For the records below, output each line exactly as it appears, from the first through the line with "category: robin".

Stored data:
----
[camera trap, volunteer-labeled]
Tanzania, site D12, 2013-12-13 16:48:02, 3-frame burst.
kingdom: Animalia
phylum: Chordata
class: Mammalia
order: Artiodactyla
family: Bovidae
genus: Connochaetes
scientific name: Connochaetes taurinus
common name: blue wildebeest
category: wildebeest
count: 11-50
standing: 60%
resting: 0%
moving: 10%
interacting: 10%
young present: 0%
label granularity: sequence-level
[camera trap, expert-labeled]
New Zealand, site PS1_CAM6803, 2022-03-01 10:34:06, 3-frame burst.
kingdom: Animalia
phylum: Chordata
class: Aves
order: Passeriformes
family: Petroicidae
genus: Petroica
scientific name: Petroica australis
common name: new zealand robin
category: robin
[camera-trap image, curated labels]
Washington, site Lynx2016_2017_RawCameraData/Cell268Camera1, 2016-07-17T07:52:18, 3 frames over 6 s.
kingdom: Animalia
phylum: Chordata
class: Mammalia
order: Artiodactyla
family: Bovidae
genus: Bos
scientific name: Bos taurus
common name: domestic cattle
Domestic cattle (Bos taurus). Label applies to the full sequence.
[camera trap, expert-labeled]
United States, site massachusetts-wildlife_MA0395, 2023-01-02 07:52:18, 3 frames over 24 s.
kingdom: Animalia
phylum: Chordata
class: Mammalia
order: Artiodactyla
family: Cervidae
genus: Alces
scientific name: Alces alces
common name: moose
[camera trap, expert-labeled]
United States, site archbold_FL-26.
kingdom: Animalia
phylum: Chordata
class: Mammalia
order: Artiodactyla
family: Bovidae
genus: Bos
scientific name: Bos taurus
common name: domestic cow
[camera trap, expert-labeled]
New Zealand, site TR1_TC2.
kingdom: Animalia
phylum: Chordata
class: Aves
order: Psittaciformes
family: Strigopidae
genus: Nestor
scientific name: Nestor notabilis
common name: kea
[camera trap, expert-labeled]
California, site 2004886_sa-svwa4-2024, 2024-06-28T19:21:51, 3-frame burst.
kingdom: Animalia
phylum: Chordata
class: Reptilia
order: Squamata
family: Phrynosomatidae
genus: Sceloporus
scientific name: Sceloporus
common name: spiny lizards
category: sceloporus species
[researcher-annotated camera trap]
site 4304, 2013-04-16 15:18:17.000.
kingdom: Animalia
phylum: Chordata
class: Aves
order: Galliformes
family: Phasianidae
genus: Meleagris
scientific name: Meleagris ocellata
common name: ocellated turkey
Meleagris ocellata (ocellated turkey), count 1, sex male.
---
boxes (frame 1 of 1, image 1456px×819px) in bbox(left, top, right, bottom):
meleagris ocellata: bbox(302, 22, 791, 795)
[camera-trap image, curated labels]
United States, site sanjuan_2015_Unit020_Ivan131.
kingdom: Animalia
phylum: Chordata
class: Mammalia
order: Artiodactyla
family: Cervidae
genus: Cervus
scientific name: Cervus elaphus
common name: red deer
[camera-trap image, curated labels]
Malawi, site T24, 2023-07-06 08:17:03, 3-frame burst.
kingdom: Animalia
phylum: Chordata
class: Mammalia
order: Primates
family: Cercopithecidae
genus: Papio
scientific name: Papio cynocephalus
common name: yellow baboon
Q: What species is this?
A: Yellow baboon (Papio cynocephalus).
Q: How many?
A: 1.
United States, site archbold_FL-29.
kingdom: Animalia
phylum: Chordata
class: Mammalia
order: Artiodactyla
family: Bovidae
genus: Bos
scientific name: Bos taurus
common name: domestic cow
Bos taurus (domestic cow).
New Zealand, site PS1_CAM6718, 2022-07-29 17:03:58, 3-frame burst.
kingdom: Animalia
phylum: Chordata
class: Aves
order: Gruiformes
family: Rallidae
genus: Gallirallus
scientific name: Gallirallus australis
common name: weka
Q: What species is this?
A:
----
*Response:*
[camera trap, volunteer-labeled]
Tanzania, site D12, 2013-12-13 16:48:02, 3-frame burst.
kingdom: Animalia
phylum: Chordata
class: Mammalia
order: Artiodactyla
family: Bovidae
genus: Connochaetes
scientific name: Connochaetes taurinus
common name: blue wildebeest
category: wildebeest
count: 11-50
standing: 60%
resting: 0%
moving: 10%
interacting: 10%
young present: 0%
label granularity: sequence-level
[camera trap, expert-labeled]
New Zealand, site PS1_CAM6803, 2022-03-01 10:34:06, 3-frame burst.
kingdom: Animalia
phylum: Chordata
class: Aves
order: Passeriformes
family: Petroicidae
genus: Petroica
scientific name: Petroica australis
common name: new zealand robin
category: robin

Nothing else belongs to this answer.